I am running YOLOv8m (input size 640×640) on a Raspberry Pi 5 with Hailo accelerator. According to the Hailo documentation, the expected performance is around 130–150 FPS, but I am only getting about 16 FPS in my setup.
I would like to understand how I can optimize my pipeline to improve performance. Specifically:
Should I use INT8 quantization with a proper calibration dataset instead of FP16 to achieve higher FPS?
Does reducing the input resolution (e.g., 512×512 or 416×416) significantly boost FPS without much accuracy loss?
How can I tune batch size to increase throughput while keeping latency acceptable?
Could NMS (non-max suppression) post-processing on the CPU be causing the bottleneck, and how can I move it to the accelerator?
Are there any reference scripts or best practices for running YOLOv8m efficiently on Raspberry Pi 5 with Hailo?
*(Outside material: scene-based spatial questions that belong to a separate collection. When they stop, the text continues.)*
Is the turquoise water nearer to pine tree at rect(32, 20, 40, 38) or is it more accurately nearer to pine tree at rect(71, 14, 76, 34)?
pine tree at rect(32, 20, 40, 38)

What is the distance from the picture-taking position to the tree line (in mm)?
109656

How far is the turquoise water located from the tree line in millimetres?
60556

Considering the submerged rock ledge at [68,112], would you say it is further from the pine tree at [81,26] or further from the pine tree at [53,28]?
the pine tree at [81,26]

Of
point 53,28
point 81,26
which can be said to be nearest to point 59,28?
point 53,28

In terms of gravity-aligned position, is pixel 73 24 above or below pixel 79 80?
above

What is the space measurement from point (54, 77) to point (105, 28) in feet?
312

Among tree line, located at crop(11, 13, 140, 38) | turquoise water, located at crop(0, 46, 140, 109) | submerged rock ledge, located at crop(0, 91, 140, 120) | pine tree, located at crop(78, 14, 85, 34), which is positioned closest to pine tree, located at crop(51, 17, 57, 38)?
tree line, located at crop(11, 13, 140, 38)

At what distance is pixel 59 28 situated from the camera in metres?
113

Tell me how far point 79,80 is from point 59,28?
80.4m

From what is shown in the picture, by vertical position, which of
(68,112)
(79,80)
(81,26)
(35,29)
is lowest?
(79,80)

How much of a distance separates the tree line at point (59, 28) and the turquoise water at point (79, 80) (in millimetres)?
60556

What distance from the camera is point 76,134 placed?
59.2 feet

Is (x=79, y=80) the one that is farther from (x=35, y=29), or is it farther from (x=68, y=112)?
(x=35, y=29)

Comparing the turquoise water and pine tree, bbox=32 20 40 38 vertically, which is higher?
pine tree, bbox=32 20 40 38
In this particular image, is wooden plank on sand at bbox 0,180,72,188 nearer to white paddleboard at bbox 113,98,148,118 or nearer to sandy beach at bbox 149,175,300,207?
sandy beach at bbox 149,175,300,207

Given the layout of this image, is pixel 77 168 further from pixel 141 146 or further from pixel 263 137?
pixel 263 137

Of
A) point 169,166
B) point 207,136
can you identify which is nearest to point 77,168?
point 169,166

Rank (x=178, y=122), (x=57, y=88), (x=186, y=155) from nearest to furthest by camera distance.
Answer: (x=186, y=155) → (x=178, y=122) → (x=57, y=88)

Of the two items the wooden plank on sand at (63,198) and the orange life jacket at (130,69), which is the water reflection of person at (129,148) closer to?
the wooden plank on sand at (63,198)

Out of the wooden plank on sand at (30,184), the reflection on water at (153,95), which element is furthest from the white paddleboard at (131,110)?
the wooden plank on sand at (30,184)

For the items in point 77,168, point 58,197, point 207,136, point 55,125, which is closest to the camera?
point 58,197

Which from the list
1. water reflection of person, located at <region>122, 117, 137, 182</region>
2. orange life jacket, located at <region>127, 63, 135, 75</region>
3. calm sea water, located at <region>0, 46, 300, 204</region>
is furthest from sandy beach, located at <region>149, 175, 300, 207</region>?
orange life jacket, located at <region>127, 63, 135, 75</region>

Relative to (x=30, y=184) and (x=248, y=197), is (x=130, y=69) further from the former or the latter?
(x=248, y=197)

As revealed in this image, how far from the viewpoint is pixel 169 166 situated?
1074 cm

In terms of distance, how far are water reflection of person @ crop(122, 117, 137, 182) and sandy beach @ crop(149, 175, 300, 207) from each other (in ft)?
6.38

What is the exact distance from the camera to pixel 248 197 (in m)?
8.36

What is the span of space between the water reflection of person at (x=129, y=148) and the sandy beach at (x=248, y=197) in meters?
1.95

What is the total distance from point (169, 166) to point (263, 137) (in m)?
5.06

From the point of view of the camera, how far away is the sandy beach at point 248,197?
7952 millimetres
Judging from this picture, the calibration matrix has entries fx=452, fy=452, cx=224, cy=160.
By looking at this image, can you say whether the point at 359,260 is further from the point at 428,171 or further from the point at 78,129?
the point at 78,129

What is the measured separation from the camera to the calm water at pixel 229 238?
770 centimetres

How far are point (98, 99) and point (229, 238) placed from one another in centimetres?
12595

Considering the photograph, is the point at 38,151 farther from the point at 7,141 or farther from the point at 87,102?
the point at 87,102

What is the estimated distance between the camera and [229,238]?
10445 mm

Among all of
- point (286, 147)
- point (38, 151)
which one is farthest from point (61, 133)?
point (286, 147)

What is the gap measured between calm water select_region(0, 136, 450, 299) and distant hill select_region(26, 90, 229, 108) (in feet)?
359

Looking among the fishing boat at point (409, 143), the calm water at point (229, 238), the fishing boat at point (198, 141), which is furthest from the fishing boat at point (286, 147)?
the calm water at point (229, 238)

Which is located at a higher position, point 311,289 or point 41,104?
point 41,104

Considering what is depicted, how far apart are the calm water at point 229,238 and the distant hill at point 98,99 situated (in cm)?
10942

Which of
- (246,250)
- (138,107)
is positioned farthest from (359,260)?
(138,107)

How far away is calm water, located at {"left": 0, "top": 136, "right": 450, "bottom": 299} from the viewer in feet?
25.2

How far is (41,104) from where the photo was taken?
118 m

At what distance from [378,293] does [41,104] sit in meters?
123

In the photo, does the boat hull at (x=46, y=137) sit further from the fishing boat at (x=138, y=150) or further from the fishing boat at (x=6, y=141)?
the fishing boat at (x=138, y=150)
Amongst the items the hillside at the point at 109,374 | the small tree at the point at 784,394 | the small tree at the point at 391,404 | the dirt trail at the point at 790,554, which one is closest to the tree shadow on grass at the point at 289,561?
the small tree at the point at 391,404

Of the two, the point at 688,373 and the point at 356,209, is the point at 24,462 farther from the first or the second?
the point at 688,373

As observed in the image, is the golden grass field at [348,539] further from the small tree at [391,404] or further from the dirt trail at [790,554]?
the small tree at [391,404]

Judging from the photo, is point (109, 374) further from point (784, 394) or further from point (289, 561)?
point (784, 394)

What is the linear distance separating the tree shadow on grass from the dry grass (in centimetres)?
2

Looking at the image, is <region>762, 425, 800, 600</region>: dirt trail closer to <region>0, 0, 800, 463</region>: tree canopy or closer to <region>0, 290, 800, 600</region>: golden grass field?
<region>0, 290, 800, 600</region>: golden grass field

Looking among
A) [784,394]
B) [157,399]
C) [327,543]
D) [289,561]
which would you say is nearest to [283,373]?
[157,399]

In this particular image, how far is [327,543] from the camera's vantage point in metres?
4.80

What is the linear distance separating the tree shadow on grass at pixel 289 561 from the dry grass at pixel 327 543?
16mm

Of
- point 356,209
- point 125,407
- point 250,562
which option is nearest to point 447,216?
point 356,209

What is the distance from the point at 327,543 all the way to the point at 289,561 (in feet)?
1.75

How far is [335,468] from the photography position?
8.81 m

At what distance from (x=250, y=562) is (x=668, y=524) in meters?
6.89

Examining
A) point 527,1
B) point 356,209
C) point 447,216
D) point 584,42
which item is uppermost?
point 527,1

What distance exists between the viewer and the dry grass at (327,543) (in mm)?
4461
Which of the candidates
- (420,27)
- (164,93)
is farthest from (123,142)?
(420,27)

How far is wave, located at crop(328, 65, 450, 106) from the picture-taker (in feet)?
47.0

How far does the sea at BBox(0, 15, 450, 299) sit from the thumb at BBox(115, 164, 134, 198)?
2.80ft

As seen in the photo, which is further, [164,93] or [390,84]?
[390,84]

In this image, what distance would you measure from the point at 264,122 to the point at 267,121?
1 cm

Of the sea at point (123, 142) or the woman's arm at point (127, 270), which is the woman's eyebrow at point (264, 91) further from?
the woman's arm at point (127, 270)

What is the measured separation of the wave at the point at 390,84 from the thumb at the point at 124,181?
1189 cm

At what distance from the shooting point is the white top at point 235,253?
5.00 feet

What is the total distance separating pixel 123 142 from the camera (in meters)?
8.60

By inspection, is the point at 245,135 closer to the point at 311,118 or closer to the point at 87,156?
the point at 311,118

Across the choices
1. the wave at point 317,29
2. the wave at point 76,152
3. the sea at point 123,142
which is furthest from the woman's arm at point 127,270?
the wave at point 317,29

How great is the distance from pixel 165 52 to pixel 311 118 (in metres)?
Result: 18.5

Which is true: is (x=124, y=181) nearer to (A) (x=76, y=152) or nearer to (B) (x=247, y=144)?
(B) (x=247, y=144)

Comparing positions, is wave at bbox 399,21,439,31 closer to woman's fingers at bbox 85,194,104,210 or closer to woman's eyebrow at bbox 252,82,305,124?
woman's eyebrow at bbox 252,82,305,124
My goal is to achieve >40 FPS with YOLOv8m while maintaining good accuracy. Any guidance, tips, or examples would be highly appreciated.
That is on a x86 machine with 4 PCIe lanes and batch-size 8.
The Hailo device always uses integer operations. That is one part why our architecture is more power efficient.
Every bit helps. If you need a significant boos have a look at the yolov8n model. You can use the Model Explorer in the Developer Zone to compare models on accuracy vs speed.
Yes, on weak CPUs pre- and post-processing can be the bottleneck. The Hailo accelerators have been designed to do the heavy compute of inference at very high efficiency. But they cannot do everything.
We do have our application code examples and Raspberry Pi examples as a starting point. Have a look into our GitHub repositories.
Hey, facing the same issue. I am working on iMX-8 plus with hailo 8 and i am getting 22 FPS with image size 640x512, batch size = 1. It is a real time inference device.
My goal is to reach 50 FPS too. How can i optimize it ?
Batch size which you guys have mentioned is it related to tiling technique or simply 2 frames it will take together for inference ?
In addition to what shashi mentioned, if you compiled without the highest compiler optimization level, this could be a limiting factor for the FPS you are seeing.
Hi @shashi@lawrence ,
As my use case is real time detection with single camera only, with above explanations I think batch size is useless for me. @lawrence actually I have kept the performance flag disabled during compilation because due to that my accuracy was dropping a lot.
Is there a way by which I can increase FPS even by a small number from my current situation?
The performance flag should not change accuracy at all. Make sure you are looking at compiler optimization level and not the optimization level. The optimization level changes quantization settings, the compiler optimization level simply optimizes how the layers are split into contexts.